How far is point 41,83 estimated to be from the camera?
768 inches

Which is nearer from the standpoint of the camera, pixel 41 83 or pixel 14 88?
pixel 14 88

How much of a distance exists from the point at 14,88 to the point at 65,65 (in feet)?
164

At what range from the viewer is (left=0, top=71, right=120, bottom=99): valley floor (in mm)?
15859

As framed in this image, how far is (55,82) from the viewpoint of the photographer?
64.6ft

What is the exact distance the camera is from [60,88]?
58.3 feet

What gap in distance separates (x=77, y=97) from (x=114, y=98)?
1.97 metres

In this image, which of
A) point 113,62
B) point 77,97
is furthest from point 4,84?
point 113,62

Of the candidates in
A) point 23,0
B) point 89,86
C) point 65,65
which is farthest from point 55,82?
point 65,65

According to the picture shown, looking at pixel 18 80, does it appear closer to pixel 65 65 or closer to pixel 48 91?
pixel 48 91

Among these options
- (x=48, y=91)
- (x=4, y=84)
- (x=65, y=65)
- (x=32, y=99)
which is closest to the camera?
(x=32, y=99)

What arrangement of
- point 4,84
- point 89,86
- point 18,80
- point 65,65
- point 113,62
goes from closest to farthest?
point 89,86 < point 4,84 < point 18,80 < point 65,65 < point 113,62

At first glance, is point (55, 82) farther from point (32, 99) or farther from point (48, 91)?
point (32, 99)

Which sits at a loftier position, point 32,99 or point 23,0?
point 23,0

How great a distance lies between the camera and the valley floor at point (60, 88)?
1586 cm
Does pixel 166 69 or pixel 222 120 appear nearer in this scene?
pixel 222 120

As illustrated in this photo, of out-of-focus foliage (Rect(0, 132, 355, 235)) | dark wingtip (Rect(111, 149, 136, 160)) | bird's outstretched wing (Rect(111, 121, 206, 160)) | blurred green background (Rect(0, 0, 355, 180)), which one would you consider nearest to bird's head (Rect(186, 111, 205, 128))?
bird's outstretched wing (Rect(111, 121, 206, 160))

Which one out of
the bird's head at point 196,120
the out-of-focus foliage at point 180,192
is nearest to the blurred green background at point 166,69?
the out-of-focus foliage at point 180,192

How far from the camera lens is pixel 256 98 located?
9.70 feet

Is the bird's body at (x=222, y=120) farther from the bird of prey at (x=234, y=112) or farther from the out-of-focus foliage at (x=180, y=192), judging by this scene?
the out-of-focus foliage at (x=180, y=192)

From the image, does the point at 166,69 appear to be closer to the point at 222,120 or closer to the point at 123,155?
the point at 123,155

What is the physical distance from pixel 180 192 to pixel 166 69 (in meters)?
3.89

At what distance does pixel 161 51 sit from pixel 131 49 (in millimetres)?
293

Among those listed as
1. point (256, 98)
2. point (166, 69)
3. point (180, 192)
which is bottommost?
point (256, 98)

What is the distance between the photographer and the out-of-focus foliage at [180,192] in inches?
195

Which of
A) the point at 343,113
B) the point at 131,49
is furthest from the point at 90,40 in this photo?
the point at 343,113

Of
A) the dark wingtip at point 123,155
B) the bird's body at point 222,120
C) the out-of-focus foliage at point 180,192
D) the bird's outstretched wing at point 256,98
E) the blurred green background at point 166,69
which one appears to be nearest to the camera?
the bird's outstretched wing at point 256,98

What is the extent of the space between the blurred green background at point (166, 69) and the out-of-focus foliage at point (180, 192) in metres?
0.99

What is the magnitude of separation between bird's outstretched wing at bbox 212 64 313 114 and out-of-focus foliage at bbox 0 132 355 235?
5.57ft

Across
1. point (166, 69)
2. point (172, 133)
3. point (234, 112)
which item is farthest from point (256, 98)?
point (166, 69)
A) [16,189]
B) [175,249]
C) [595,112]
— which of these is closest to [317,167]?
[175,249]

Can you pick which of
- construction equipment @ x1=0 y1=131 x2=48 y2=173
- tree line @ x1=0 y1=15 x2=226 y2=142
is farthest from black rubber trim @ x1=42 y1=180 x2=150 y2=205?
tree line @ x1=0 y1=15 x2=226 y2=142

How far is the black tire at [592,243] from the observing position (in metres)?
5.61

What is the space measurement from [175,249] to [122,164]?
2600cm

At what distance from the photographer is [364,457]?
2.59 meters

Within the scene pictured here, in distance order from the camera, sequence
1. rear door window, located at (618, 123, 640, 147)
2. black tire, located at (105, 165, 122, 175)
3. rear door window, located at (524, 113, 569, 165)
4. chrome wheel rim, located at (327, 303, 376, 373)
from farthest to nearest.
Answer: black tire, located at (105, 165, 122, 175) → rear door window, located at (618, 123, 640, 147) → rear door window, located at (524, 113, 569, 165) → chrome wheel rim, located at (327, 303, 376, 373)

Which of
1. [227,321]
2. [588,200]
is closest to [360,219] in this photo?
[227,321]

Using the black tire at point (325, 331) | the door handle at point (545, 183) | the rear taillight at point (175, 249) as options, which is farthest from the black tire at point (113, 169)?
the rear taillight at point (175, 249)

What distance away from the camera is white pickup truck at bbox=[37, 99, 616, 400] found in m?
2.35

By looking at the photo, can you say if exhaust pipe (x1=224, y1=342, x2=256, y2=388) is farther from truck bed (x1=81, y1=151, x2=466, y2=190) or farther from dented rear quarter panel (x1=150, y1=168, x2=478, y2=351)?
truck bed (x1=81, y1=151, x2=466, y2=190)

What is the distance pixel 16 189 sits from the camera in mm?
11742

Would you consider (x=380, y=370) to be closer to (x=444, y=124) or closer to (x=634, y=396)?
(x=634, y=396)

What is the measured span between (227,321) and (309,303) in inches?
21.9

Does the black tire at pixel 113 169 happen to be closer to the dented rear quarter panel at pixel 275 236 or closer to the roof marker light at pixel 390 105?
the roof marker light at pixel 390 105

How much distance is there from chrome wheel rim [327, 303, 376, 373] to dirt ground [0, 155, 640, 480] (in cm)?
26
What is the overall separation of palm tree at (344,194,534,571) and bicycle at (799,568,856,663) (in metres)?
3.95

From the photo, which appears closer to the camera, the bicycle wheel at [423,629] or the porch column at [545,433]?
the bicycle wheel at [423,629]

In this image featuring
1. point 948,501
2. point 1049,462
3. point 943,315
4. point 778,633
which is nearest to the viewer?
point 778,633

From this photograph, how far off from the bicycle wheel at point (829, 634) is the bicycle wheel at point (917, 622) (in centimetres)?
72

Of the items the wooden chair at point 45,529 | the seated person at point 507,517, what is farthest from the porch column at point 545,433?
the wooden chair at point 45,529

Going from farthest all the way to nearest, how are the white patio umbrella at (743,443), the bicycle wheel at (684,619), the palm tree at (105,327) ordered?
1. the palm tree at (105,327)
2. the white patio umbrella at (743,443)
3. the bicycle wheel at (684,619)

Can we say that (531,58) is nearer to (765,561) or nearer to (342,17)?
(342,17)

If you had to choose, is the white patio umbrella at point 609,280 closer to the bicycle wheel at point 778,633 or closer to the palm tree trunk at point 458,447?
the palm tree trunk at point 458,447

_Your instructions_.
Reproduce the entries above in full, verbatim.

_Answer below_.
How far is point 41,83 estimated to be from the camera?
768 inches

Which is nearer from the standpoint of the camera, pixel 41 83 or pixel 14 88?
pixel 14 88

How much of a distance exists from the point at 14,88 to the point at 65,65 (in feet)?
164

At what range from the viewer is (left=0, top=71, right=120, bottom=99): valley floor (in mm)?
15859

As framed in this image, how far is (55,82) from the viewpoint of the photographer?
64.6ft

What is the exact distance the camera is from [60,88]?
58.3 feet

What gap in distance separates (x=77, y=97) from (x=114, y=98)?
1.97 metres

In this image, which of
A) point 113,62
B) point 77,97
is furthest from point 4,84?
point 113,62

Of the candidates in
A) point 23,0
B) point 89,86
C) point 65,65
which is farthest from point 55,82?
point 65,65

According to the picture shown, looking at pixel 18 80, does it appear closer to pixel 65 65 or closer to pixel 48 91?
pixel 48 91

Among these options
- (x=48, y=91)
- (x=4, y=84)
- (x=65, y=65)
- (x=32, y=99)
which is closest to the camera?
(x=32, y=99)

What arrangement of
- point 4,84
- point 89,86
- point 18,80
- point 65,65
- point 113,62
goes from closest to farthest?
point 89,86 < point 4,84 < point 18,80 < point 65,65 < point 113,62

At first glance, is point (55, 82) farther from point (32, 99) or farther from point (48, 91)?
point (32, 99)

Which sits at a loftier position, point 32,99 or point 23,0?
point 23,0

How great a distance lies between the camera and the valley floor at point (60, 88)?
1586 cm
Does pixel 166 69 or pixel 222 120 appear nearer in this scene?
pixel 222 120

As illustrated in this photo, of out-of-focus foliage (Rect(0, 132, 355, 235)) | dark wingtip (Rect(111, 149, 136, 160)) | bird's outstretched wing (Rect(111, 121, 206, 160)) | blurred green background (Rect(0, 0, 355, 180)), which one would you consider nearest to bird's head (Rect(186, 111, 205, 128))?
bird's outstretched wing (Rect(111, 121, 206, 160))

Which one out of
the bird's head at point 196,120
the out-of-focus foliage at point 180,192
is nearest to the blurred green background at point 166,69?
the out-of-focus foliage at point 180,192

How far from the camera lens is pixel 256 98 located?
9.70 feet

Is the bird's body at (x=222, y=120) farther from the bird of prey at (x=234, y=112) or farther from the out-of-focus foliage at (x=180, y=192), judging by this scene?
the out-of-focus foliage at (x=180, y=192)

From the image, does the point at 166,69 appear to be closer to the point at 222,120 or closer to the point at 123,155?
the point at 123,155

What is the physical distance from pixel 180 192 to pixel 166 69 (in meters)?
3.89

At what distance does pixel 161 51 sit from pixel 131 49 (in millimetres)?
293

Among those listed as
1. point (256, 98)
2. point (166, 69)
3. point (180, 192)
which is bottommost?
point (256, 98)

What is the distance between the photographer and the out-of-focus foliage at [180,192] in inches?
195

Which of
A) the point at 343,113
B) the point at 131,49
is furthest from the point at 90,40 in this photo?
the point at 343,113

Of
A) the dark wingtip at point 123,155
B) the bird's body at point 222,120
C) the out-of-focus foliage at point 180,192
D) the bird's outstretched wing at point 256,98
E) the blurred green background at point 166,69
which one appears to be nearest to the camera?
the bird's outstretched wing at point 256,98

What is the extent of the space between the blurred green background at point (166, 69) and the out-of-focus foliage at point (180, 192) in metres?
0.99

What is the magnitude of separation between bird's outstretched wing at bbox 212 64 313 114 and out-of-focus foliage at bbox 0 132 355 235?
5.57ft

Across
1. point (166, 69)
2. point (172, 133)
3. point (234, 112)
which item is farthest from point (256, 98)?
point (166, 69)
A) [16,189]
B) [175,249]
C) [595,112]
— which of these is closest to [317,167]?
[175,249]

Can you pick which of
- construction equipment @ x1=0 y1=131 x2=48 y2=173
- tree line @ x1=0 y1=15 x2=226 y2=142
is farthest from black rubber trim @ x1=42 y1=180 x2=150 y2=205?
tree line @ x1=0 y1=15 x2=226 y2=142

How far is the black tire at [592,243] from the observing position (in metres)?
5.61

What is the space measurement from [175,249] to [122,164]?
2600cm

At what distance from the photographer is [364,457]?
2.59 meters

Within the scene pictured here, in distance order from the camera, sequence
1. rear door window, located at (618, 123, 640, 147)
2. black tire, located at (105, 165, 122, 175)
3. rear door window, located at (524, 113, 569, 165)
4. chrome wheel rim, located at (327, 303, 376, 373)
from farthest to nearest.
Answer: black tire, located at (105, 165, 122, 175) → rear door window, located at (618, 123, 640, 147) → rear door window, located at (524, 113, 569, 165) → chrome wheel rim, located at (327, 303, 376, 373)

Which of
1. [227,321]
2. [588,200]
is closest to [360,219] in this photo?
[227,321]

Using the black tire at point (325, 331) | the door handle at point (545, 183) | the rear taillight at point (175, 249) as options, which is farthest from the black tire at point (113, 169)?
the rear taillight at point (175, 249)

What distance away from the camera is white pickup truck at bbox=[37, 99, 616, 400] found in m?
2.35

By looking at the photo, can you say if exhaust pipe (x1=224, y1=342, x2=256, y2=388) is farther from truck bed (x1=81, y1=151, x2=466, y2=190) or farther from dented rear quarter panel (x1=150, y1=168, x2=478, y2=351)?
truck bed (x1=81, y1=151, x2=466, y2=190)

What is the distance pixel 16 189 sits from the camera in mm?
11742

Would you consider (x=380, y=370) to be closer to (x=444, y=124) or closer to (x=634, y=396)?
(x=634, y=396)

What is the measured span between (227,321) and (309,303) in inches?
21.9

Does the black tire at pixel 113 169 happen to be closer to the dented rear quarter panel at pixel 275 236 or closer to the roof marker light at pixel 390 105?
the roof marker light at pixel 390 105

How much distance is there from chrome wheel rim [327, 303, 376, 373] to dirt ground [0, 155, 640, 480] (in cm)?
26
What is the overall separation of palm tree at (344,194,534,571) and bicycle at (799,568,856,663) (in metres)?
3.95

From the photo, which appears closer to the camera, the bicycle wheel at [423,629] or the porch column at [545,433]?
the bicycle wheel at [423,629]

In this image featuring
1. point 948,501
2. point 1049,462
3. point 943,315
4. point 778,633
which is nearest to the viewer?
point 778,633

From this photograph, how far off from the bicycle wheel at point (829, 634) is the bicycle wheel at point (917, 622) (in centimetres)?
72

Of the items the wooden chair at point 45,529 | the seated person at point 507,517, what is farthest from the porch column at point 545,433?
the wooden chair at point 45,529

Going from farthest all the way to nearest, how are the white patio umbrella at (743,443), the bicycle wheel at (684,619), the palm tree at (105,327) ordered?
1. the palm tree at (105,327)
2. the white patio umbrella at (743,443)
3. the bicycle wheel at (684,619)

Can we say that (531,58) is nearer to (765,561) or nearer to (342,17)?
(342,17)

If you had to choose, is the white patio umbrella at point 609,280 closer to the bicycle wheel at point 778,633 or closer to the palm tree trunk at point 458,447?
the palm tree trunk at point 458,447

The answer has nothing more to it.